* begin Input rows *

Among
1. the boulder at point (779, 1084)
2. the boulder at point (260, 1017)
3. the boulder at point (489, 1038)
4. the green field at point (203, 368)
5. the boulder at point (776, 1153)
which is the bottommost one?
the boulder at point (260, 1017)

* end Input rows *

• _Work to be completed_: Update the entries above by replacing "green field" with "meadow", and leave every other part of the lines unchanged.

• _Completed exercise_:
Among
1. the boulder at point (779, 1084)
2. the boulder at point (260, 1017)
3. the boulder at point (489, 1038)
4. the meadow at point (203, 368)
5. the boulder at point (776, 1153)
which is the bottommost one?
the boulder at point (260, 1017)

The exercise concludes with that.